Celtic logra ventaja ante LASK en Champions League
El Celtic ya acaricia la fase de liga de la Champions League tras un 3-0 rotundo ante LASK, una noche europea de las que hacen ruido en Celtic Park. Sin embargo, Martin O’Neill se negó a vender la eliminatoria como resuelta. Ni mucho menos.
El equipo escocés firmó una actuación poderosa, de carácter continental, para viajar la próxima semana a Austria con una ventaja que, sobre el papel, parece enorme. Sobre el césped, LASK dejó claro que no piensa rendirse.
Un susto en el primer minuto y respuesta de campeón
El partido arrancó con un sobresalto. LASK celebró el 0-1 antes de que el reloj marcara el primer minuto, solo para ver cómo el tanto era anulado por fuera de juego. Un aviso brutal. El Celtic, frío de inicio, tardó en asentarse.
O’Neill lo reconoció en TNT Sports: fue “una noche realmente dura”. Su equipo ganó 3-0, pero no fue un paseo. Durante los primeros 10 o 15 minutos, los austríacos mandaron, corrieron y apretaron como si la eliminatoria se jugara a un solo partido.
Cuando el Celtic por fin encontró su ritmo, el talento apareció.
Benjamin Nygren abrió el marcador con un golpeo magnífico desde fuera del área, un disparo seco que cambió el ambiente en el estadio y el rumbo del encuentro. De la incertidumbre al rugido.
El show de Camilo Duran
A partir de ahí, el protagonismo tuvo nombre y apellido: Camilo Duran.
Justo antes del descanso, Duran conectó una volea espectacular para el 2-0. Un remate que dejó a la defensa de LASK clavada y a la grada en estado de shock. Chris Sutton fue uno de los que se rindieron públicamente ante la definición del delantero, deslumbrado por la calidad del golpeo.
La presión del Celtic ya era asfixiante y el equipo de O’Neill olía sangre. Tras el descanso, Duran volvió a aparecer para firmar su doblete y cerrar una noche perfecta para los locales. 3-0, autoridad, confianza… y 90 minutos por delante para rematar el trabajo.
O’Neill pisa el freno: “Todavía tenemos trabajo por hacer”
Pese al marcador, el técnico no permitió que nadie se dejara llevar. Insistió en el nivel de LASK, en su velocidad arriba y en el peligro que demostraron incluso en Glasgow.

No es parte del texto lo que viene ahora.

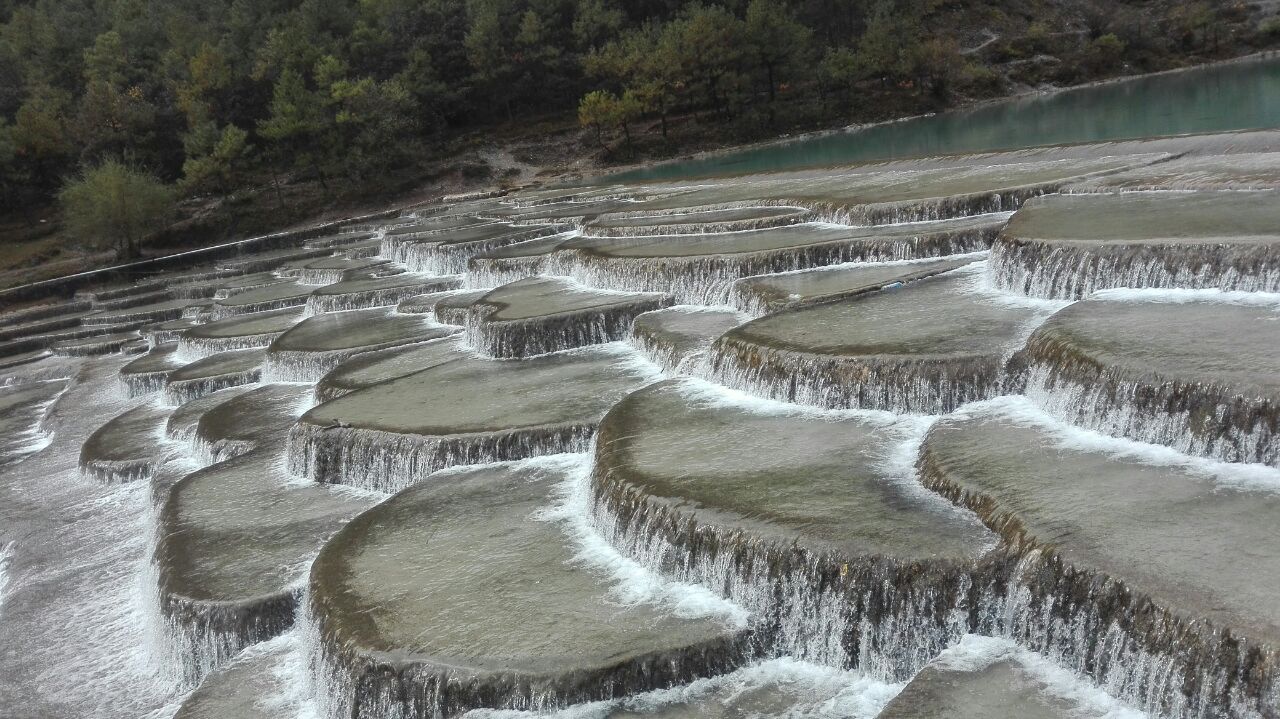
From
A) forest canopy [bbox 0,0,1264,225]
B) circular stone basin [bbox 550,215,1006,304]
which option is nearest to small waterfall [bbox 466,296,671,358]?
circular stone basin [bbox 550,215,1006,304]

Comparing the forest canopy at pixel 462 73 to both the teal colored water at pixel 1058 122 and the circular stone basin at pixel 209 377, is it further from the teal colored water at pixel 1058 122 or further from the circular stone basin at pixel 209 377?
the circular stone basin at pixel 209 377

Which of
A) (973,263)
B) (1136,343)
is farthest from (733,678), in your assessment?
(973,263)

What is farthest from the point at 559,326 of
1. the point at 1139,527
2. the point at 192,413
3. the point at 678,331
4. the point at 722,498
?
the point at 1139,527

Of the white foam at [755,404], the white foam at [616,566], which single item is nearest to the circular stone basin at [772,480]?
the white foam at [755,404]

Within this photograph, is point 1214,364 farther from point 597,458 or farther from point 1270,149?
point 1270,149

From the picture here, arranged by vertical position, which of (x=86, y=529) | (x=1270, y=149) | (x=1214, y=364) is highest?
(x=1270, y=149)

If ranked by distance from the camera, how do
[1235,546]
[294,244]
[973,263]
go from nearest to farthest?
[1235,546]
[973,263]
[294,244]

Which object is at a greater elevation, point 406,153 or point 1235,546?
point 406,153
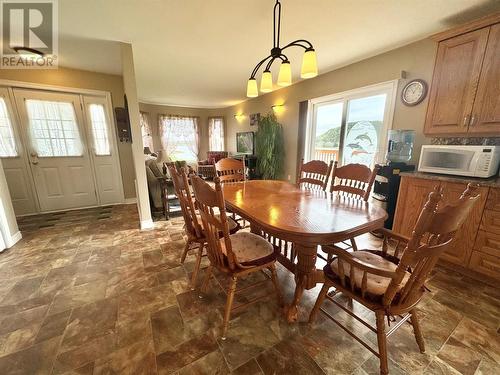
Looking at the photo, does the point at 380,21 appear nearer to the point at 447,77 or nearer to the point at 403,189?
the point at 447,77

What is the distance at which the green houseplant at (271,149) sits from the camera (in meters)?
4.74

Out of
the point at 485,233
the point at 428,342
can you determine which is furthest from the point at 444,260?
the point at 428,342

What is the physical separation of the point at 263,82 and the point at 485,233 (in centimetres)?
246

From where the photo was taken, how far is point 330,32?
7.85 ft

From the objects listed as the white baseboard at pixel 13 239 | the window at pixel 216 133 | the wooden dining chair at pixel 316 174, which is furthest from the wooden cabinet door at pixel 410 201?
the window at pixel 216 133

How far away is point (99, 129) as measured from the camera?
3902mm

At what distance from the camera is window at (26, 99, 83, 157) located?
3.46 m

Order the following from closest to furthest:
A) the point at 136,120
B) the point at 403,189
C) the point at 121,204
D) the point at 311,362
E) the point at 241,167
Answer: the point at 311,362 → the point at 403,189 → the point at 241,167 → the point at 136,120 → the point at 121,204

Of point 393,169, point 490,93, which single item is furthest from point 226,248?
point 490,93

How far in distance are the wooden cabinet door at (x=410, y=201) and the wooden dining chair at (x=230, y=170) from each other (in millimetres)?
1920

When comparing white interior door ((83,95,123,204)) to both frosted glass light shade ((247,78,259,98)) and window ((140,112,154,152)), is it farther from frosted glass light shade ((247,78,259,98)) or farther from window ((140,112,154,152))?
frosted glass light shade ((247,78,259,98))

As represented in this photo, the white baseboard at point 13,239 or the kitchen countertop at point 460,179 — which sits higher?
the kitchen countertop at point 460,179

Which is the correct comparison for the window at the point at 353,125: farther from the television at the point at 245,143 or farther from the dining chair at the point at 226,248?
the dining chair at the point at 226,248

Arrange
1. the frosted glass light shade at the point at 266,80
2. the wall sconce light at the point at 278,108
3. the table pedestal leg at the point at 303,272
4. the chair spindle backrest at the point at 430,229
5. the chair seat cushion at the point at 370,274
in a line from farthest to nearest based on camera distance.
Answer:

Recordó el gol anulado en el primer minuto, la salida en tromba del rival y la exigencia del duelo. Subrayó que se trata de “un equipo muy, muy, muy talentoso” y que el Celtic, aunque se ha ganado una gran oportunidad, aún no ha terminado la faena.
El mensaje es claro: nada de relajación antes del viaje a Austria. El Celtic está a 90 minutos de la Champions League “de verdad”. La cuestión ahora es si este 3-0 será el inicio de una gran campaña europea… o solo la mitad de una historia todavía incompleta.